--- Document text ---

Scientific Computing Course
This wiki page concerns the 2013 installment of SciNet's Scientific Computing course. Material from the previous installment can be found on Scientific Software Development Course, Numerical Tools for Physical Scientists (course), and High Performance Scientific Computing
Syllabus
About the course
- Whole-term graduate course
- Prerequisite: basic C, C++ or Fortran experience.
- Will use `C++ light' and Python
- Topics include: Scientific computing and programming skills, Parallel programming, and Hybrid programming.
There are three parts to this course:
- Scientific Software Development: Jan/Feb 2013
python, C++, git, make, modular programming, debugging - Numerical Tools for Physical Scientists: Feb/Mar 2013
modelling, floating point, Monte Carlo, ODE, linear algebra,fft - High Performance Scientific Computing: Mar/Apr 2013
openmp, mpi and hybrid programming
Each part consists of eight one-hour lectures, two per week.
These can be taken separately by astrophysics graduate students at the University of Toronto as mini-courses, and by physics graduate students at the University of Toronto as modular courses.
The first two parts count towards the SciNet Certificate in Scientific Computing, while the third part can count towards the SciNet HPC Certificate. For more info about the SciNet Certificates, see http://www.scinethpc.ca/2012/12/scinet-hpc-certificate-program.
Location and Times
SciNet HeadQuarters
256 McCaul Street, Toronto, ON
Room 229 (Conference Room)
Tuesdays 11:00 am - 12:00 noon
Thursdays 11:00 am - 12:00 noon
Instructors and office hours
- Ramses van Zon - 256 McCaul Street, Rm 228 - Mondays 3-4pm
- L. Jonathan Dursi - 256 McCaul Street, Rm 216 - Wednesdays 3-4pm
Grading scheme
Attendence to lectures.
Four home work sets (i.e., one per week), to be returned by email by 9:00 am the next Thursday.
Sign up
Sign up for this graduate course goes through SciNet's course website.
The direct link is https://support.scinet.utoronto.ca/courses/?q=node/99.
If you do not have a SciNet account but wish to register for this course, please email support@scinet.utoronto.ca .
Sign up is closed.
Part 1: Scientific Software Development
Prerequisites
Some programming experience. Some unix prompt experience.

--- Things to do ---
1. From the Scientific Computing course page, quote the passage starting at "Tuesdays 11:00 am" and ending at "link is https://support.scinet.utoronto.ca/courses/?q=node/99.".
2. Summarize the Scientific Computing course page in two sentences.
3. Carry on writing the Scientific Computing course page from the point where it stops.

--- Extracted records ---
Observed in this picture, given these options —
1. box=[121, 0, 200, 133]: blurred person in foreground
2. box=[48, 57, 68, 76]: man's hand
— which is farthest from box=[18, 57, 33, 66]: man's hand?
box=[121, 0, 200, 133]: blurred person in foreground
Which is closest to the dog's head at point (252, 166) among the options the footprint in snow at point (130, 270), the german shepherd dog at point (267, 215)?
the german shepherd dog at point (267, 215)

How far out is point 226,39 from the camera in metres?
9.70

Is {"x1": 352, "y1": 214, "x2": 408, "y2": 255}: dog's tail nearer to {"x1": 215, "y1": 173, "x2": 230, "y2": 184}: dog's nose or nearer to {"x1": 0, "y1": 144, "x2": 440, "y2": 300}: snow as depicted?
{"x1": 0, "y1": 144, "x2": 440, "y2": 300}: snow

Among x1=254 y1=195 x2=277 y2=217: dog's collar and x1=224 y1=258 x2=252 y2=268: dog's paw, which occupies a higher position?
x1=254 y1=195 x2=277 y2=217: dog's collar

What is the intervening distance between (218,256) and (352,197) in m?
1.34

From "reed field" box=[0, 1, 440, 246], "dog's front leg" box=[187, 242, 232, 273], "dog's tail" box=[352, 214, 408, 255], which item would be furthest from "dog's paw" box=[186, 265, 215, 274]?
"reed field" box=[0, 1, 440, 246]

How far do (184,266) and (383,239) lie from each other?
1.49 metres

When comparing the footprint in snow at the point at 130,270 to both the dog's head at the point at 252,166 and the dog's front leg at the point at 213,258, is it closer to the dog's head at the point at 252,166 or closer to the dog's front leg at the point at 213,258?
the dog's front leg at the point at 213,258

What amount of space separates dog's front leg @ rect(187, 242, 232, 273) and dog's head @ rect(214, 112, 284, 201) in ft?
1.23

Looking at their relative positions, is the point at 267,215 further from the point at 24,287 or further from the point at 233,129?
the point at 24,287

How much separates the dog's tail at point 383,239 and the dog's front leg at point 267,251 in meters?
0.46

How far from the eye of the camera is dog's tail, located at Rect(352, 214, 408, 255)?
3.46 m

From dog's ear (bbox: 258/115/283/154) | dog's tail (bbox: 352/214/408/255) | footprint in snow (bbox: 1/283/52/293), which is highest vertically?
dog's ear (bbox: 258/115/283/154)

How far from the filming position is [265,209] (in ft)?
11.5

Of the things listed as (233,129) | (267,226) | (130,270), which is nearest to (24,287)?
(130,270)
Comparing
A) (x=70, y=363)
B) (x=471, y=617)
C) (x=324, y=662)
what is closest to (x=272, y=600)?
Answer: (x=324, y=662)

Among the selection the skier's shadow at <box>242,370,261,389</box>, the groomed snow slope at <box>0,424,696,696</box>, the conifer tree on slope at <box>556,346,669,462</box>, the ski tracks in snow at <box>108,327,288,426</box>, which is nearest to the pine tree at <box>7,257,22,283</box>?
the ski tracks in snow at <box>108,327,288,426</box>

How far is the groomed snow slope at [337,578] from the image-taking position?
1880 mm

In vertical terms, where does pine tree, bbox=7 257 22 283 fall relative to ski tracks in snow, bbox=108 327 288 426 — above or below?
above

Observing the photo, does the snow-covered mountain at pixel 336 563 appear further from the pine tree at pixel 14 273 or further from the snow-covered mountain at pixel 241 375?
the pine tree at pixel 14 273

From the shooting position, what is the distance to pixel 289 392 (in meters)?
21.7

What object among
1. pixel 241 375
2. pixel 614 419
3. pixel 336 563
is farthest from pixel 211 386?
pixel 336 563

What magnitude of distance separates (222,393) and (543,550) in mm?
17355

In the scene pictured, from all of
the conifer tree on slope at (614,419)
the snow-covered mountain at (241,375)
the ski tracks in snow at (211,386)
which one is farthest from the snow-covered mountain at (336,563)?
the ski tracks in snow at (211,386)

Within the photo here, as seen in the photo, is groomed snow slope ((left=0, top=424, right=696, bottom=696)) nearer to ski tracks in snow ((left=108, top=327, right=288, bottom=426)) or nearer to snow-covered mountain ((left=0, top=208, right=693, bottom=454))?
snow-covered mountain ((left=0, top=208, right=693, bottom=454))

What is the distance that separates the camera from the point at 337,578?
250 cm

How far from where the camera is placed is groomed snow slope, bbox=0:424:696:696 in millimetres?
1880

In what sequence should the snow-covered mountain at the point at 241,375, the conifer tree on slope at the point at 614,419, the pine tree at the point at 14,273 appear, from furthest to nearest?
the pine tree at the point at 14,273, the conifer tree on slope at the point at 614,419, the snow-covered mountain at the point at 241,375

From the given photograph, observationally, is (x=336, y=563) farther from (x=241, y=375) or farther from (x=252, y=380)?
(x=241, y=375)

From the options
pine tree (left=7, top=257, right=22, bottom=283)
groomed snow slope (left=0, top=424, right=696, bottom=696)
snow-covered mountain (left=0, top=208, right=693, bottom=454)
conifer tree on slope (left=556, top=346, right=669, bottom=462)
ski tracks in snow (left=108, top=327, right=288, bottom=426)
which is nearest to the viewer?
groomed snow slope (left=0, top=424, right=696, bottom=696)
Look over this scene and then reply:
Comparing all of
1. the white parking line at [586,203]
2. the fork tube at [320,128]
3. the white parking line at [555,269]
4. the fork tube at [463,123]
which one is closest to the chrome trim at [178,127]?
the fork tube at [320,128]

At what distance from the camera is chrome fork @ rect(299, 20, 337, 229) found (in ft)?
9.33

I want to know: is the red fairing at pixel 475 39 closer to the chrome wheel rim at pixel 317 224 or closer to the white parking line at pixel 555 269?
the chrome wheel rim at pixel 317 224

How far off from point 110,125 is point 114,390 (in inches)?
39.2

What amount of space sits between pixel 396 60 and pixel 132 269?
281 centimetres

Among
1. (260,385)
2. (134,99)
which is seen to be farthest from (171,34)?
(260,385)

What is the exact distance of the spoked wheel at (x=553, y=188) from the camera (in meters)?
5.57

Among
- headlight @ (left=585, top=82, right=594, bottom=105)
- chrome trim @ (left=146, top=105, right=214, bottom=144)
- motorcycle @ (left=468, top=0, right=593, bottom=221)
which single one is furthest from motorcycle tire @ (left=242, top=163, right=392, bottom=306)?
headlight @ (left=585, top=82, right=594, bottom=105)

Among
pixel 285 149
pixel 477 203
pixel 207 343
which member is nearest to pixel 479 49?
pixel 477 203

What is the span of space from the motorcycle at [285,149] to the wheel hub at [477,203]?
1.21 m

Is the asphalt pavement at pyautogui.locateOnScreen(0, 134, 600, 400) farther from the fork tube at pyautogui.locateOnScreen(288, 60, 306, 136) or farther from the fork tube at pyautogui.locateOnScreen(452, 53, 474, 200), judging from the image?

--- The answers ---
1.
Tuesdays 11:00 am - 12:00 noon
Thursdays 11:00 am - 12:00 noon
Instructors and office hours
- Ramses van Zon - 256 McCaul Street, Rm 228 - Mondays 3-4pm
- L. Jonathan Dursi - 256 McCaul Street, Rm 216 - Wednesdays 3-4pm
Grading scheme
Attendence to lectures.
Four home work sets (i.e., one per week), to be returned by email by 9:00 am the next Thursday.
Sign up
Sign up for this graduate course goes through SciNet's course website.
The direct link is https://support.scinet.utoronto.ca/courses/?q=node/99.

2. SciNet's 2013 Scientific Computing course is a whole-term graduate course that requires basic C, C++ or Fortran experience. It runs in three parts (Scientific Software Development, Numerical Tools for Physical Scientists, and High Performance Scientific Computing), each with eight one-hour lectures held Tuesdays and Thursdays at SciNet Headquarters and graded on attendance and four homework sets.

3.
Software that you'll need:
A unix-like environment with the GNU compiler suite (e.g. Cygwin), and Python 2, IPython, Numpy, SciPy and Matplotlib (which you all get if you use the Enthought distribution) installed on your laptop. Links are given at the bottom of this page.
Dates
January 15, 17, 22, 24, 29, and 31, 2013
February 5 and 7, 2013
Topics (with lecture slides and recordings)
Lecture 1: C++ introduction
Lecture 2: More C++, build and version control
- Guest lecturer: Michael Nolta (CITA) for the git portion of the lecture.
- C++ and Make slides / C++ and Make video recording / Git slides / Homework assigment 1
Lecture 3: Python and visualization
Lecture 4: Modular programming, refactoring, testing
Lecture 5: Object oriented programming
Lecture 6: ODE, interpolation
Lecture 7: Development tools: debugging and profiling
Lecture 8: Objects in Python, linking C++ and Python
Homework assignments
HW1
Multi-file C++ program to create a data file
We’ve learned programming in basic C++, use of make and Makefiles to build projects, and local use of git for version control. In this first assignment, you’ll use these to make a multi-file C++ program, built with make, which computes and outputs a data file.
- Start a git repository, and begin writing a C++ program to
- Get an array size and a standard deviation from user input,
- Allocate a 2d array (use the code given in lecture 2),
- Store a 2d Gaussian with a maximum at the centre of the array and given standard deviation (in units of grid points),
- Output that array to a text file,
- Free the array, and exit.
- The output text file should contain just the data in text format, with a row of the file corresponding to a row of the array and with whitespace between the numbers.
- The 2d array creation/freeing routines should be in one file (with an associated header file), the gaussian calculation be in another (ditto), and the output routine be in a third, with the main program calling each of these.
- Use a makefile to build your code (add it to the repository).
- You can start with everything in one file, with hardcoded values for sizes and standard deviation and a static array, then refactor things into multiple files, adding the other features.
- As a test, use the ipython executable that came with your Enthought python distribution to read your data and plot it.
If your data file is named ‘data.txt’, running the following:
$ ipython --pylab In [1]: data = numpy.genfromtxt('data.txt') In [2]: contour(data)
should give a nice contour plot of a 2-dimensional gaussian.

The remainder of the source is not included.